◆ To do:
**A)** Print the file systems article below word for word, in its entirety.
**B)** Output all of the rows below verbatim, leaving the pictures out.

◆ Text for analysis:
━━━━

|Home » Learning Curve
Going Going Gone
File systems and how they work. It's really simple. Really it is.
This article is about file systems, disk drivers, disk controllers, and how it all hangs together. The idea is to present it in accurate terms still simple enough for laypersons to understand. The best place to start is at the beginning - which in this case is as low down as it gets.
The Hard Drive
Hard drives are the principal instance of secondary storage on personal computers. Secondary storage is the term used to describe storage that's persistent - that holds even after a program (or the system itself) stops running. Early mainframes didn't have quite the problem personal computers have - using CPUs with ferrite cores which retained values even without a power source.
Personal computers don't retain values without a power supply, so the use of secondary storage is not only prudent, it's necessary as well.
Hard drives are only one means of implementing secondary storage. Paper teletype tapes and magnetic tapes have also been used. (Ken Thompson and Dennnis Ritchie used paper tapes on early ports of Unix.) Today the personal computer standard is the hard drive.
The hard drive is analog - it's not digital. There's no one on one correspondence between the bits of a file and what's on disk. The hard drive is hopefully healthy enough to accurately read what's previously been written. The methodology isn't important - the fact it's an analog storage device might be.
Hard drives are like gramophone records except they're not. They have tracks but there's no groove that leads from the outer rim to the centre (as with Steve Jobs' favourite record Sgt Pepper). Hard drives have concentric tracks.
And there are more than two sides. A hard drive is not as a gramophone record with one side and then the b/w flip side. Hard drives are more like a stack. Think of a stack of CDs, or a stack of pancakes if you will. Whatever works. The analogy will hold.
Hard drives have more than a 'tone arm' capable of playing a single side at a time. Think of a fork with tynes that reach between each platter and access both the platter above and the one below as well as the uppermost and lowermost platters in the stack.
There are no grooves on a hard drive platter - it's all done through calibration. The drive controller (the fork) can know its position - on which of the concentric tracks. Floppy drives once had holes (more on this another time) but hard drives don't.

━━━━

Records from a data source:
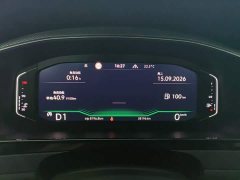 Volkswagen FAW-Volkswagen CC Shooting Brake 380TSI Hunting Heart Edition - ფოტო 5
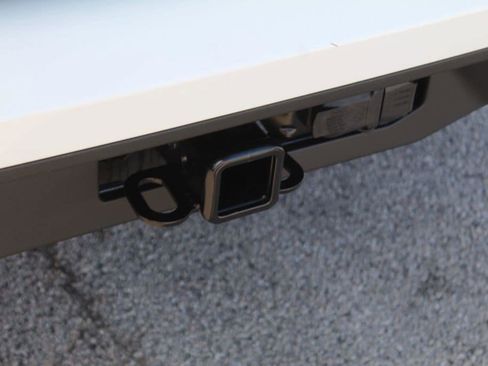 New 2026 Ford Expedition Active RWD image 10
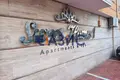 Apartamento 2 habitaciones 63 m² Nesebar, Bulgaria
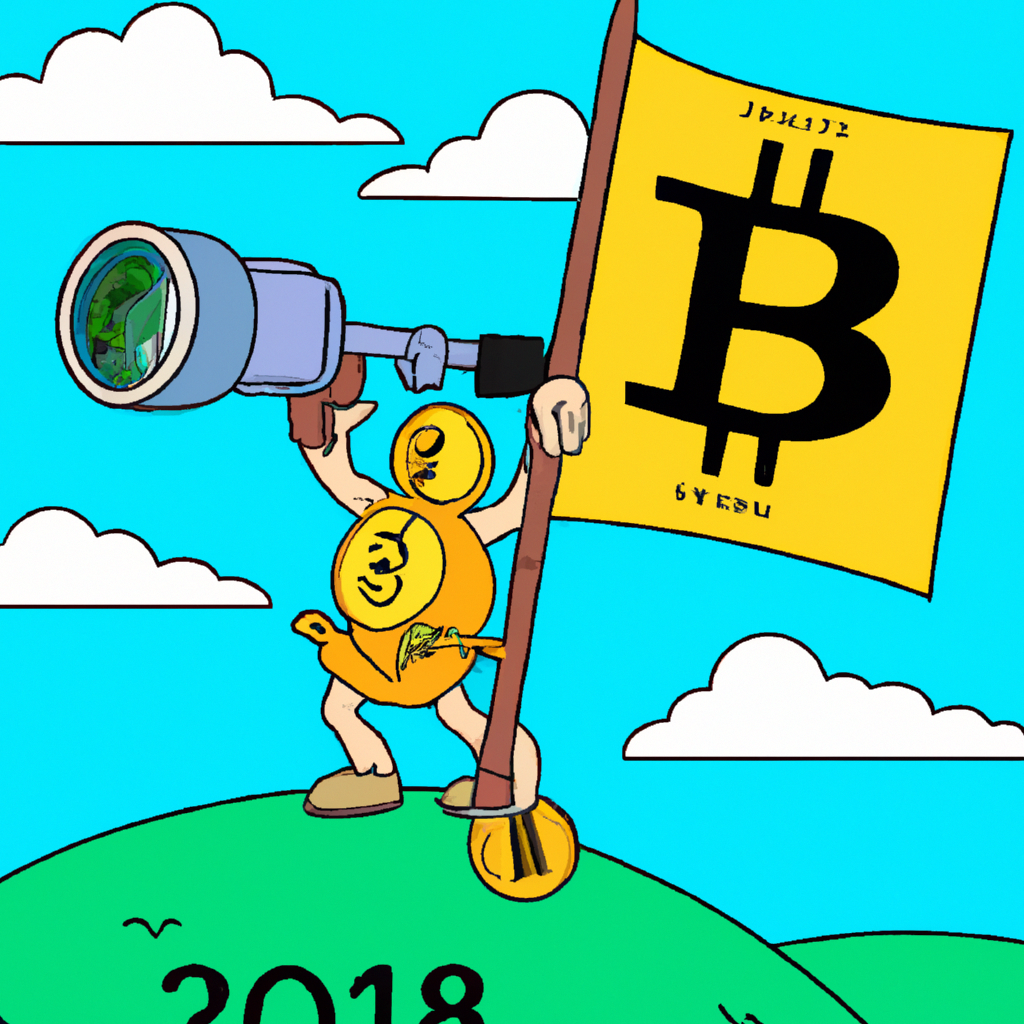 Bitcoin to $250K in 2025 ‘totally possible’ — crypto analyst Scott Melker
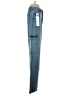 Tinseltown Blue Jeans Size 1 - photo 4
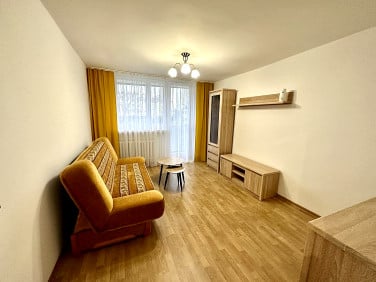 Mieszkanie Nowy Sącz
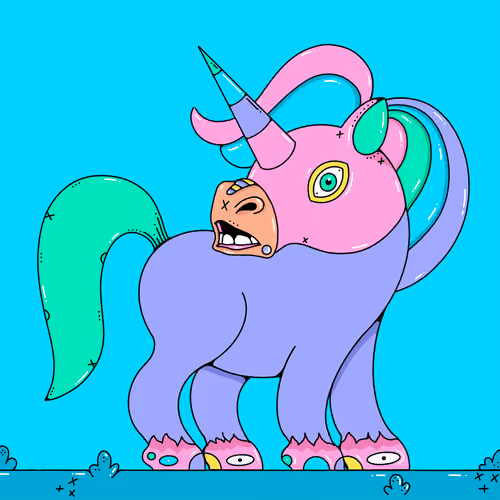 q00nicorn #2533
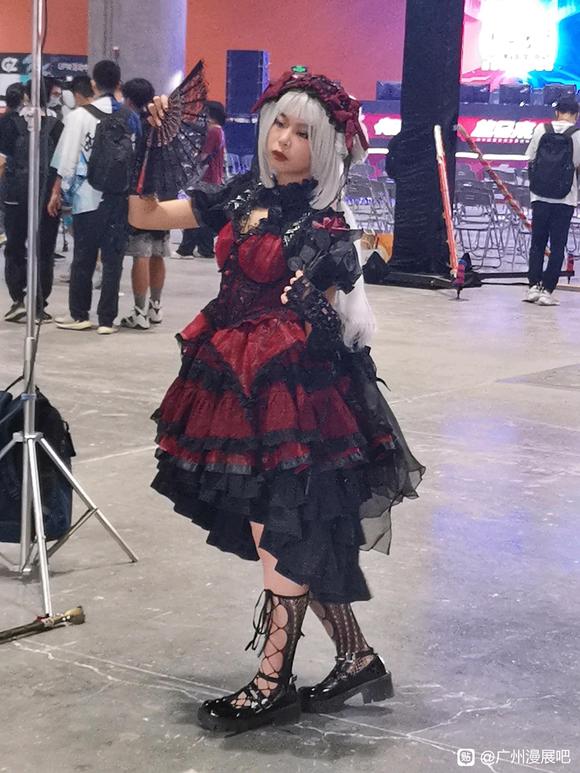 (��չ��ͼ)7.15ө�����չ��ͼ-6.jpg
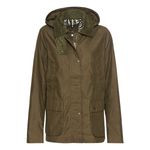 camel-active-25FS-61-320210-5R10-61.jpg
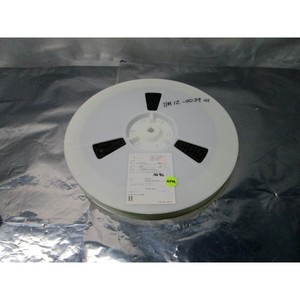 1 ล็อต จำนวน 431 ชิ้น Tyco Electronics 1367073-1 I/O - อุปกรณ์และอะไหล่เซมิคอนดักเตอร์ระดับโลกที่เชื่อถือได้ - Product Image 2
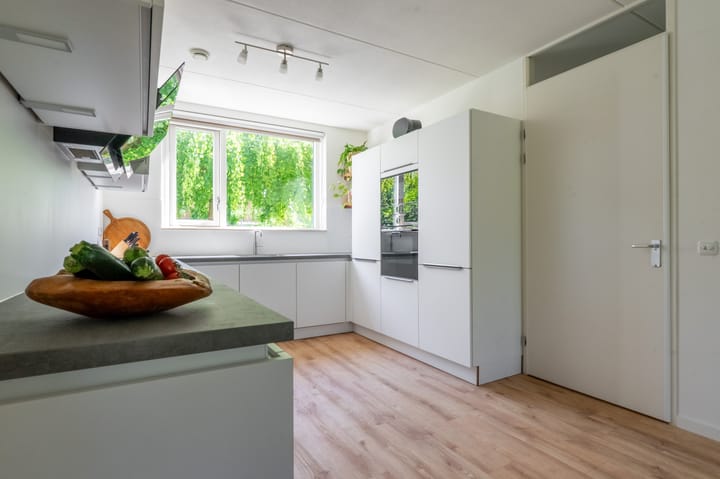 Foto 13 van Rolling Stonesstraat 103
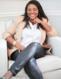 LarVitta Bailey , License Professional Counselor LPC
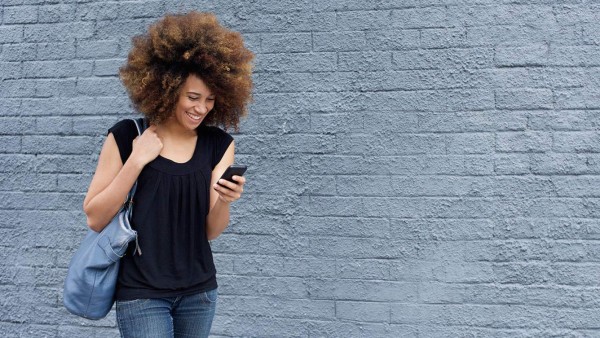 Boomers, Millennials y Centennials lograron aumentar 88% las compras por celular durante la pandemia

━━━━

◆ Solutions per task:
**A)**
|Home » Learning Curve
Going Going Gone
File systems and how they work. It's really simple. Really it is.
This article is about file systems, disk drivers, disk controllers, and how it all hangs together. The idea is to present it in accurate terms still simple enough for laypersons to understand. The best place to start is at the beginning - which in this case is as low down as it gets.
The Hard Drive
Hard drives are the principal instance of secondary storage on personal computers. Secondary storage is the term used to describe storage that's persistent - that holds even after a program (or the system itself) stops running. Early mainframes didn't have quite the problem personal computers have - using CPUs with ferrite cores which retained values even without a power source.
Personal computers don't retain values without a power supply, so the use of secondary storage is not only prudent, it's necessary as well.
Hard drives are only one means of implementing secondary storage. Paper teletype tapes and magnetic tapes have also been used. (Ken Thompson and Dennnis Ritchie used paper tapes on early ports of Unix.) Today the personal computer standard is the hard drive.
The hard drive is analog - it's not digital. There's no one on one correspondence between the bits of a file and what's on disk. The hard drive is hopefully healthy enough to accurately read what's previously been written. The methodology isn't important - the fact it's an analog storage device might be.
Hard drives are like gramophone records except they're not. They have tracks but there's no groove that leads from the outer rim to the centre (as with Steve Jobs' favourite record Sgt Pepper). Hard drives have concentric tracks.
And there are more than two sides. A hard drive is not as a gramophone record with one side and then the b/w flip side. Hard drives are more like a stack. Think of a stack of CDs, or a stack of pancakes if you will. Whatever works. The analogy will hold.
Hard drives have more than a 'tone arm' capable of playing a single side at a time. Think of a fork with tynes that reach between each platter and access both the platter above and the one below as well as the uppermost and lowermost platters in the stack.
There are no grooves on a hard drive platter - it's all done through calibration. The drive controller (the fork) can know its position - on which of the concentric tracks. Floppy drives once had holes (more on this another time) but hard drives don't.

**B)**
 Volkswagen FAW-Volkswagen CC Shooting Brake 380TSI Hunting Heart Edition - ფოტო 5
 New 2026 Ford Expedition Active RWD image 10
 Apartamento 2 habitaciones 63 m² Nesebar, Bulgaria
 Bitcoin to $250K in 2025 ‘totally possible’ — crypto analyst Scott Melker
 Tinseltown Blue Jeans Size 1 - photo 4
 Mieszkanie Nowy Sącz
 q00nicorn #2533
 (��չ��ͼ)7.15ө�����չ��ͼ-6.jpg
 camel-active-25FS-61-320210-5R10-61.jpg
 1 ล็อต จำนวน 431 ชิ้น Tyco Electronics 1367073-1 I/O - อุปกรณ์และอะไหล่เซมิคอนดักเตอร์ระดับโลกที่เชื่อถือได้ - Product Image 2
 Foto 13 van Rolling Stonesstraat 103
 LarVitta Bailey , License Professional Counselor LPC
 Boomers, Millennials y Centennials lograron aumentar 88% las compras por celular durante la pandemia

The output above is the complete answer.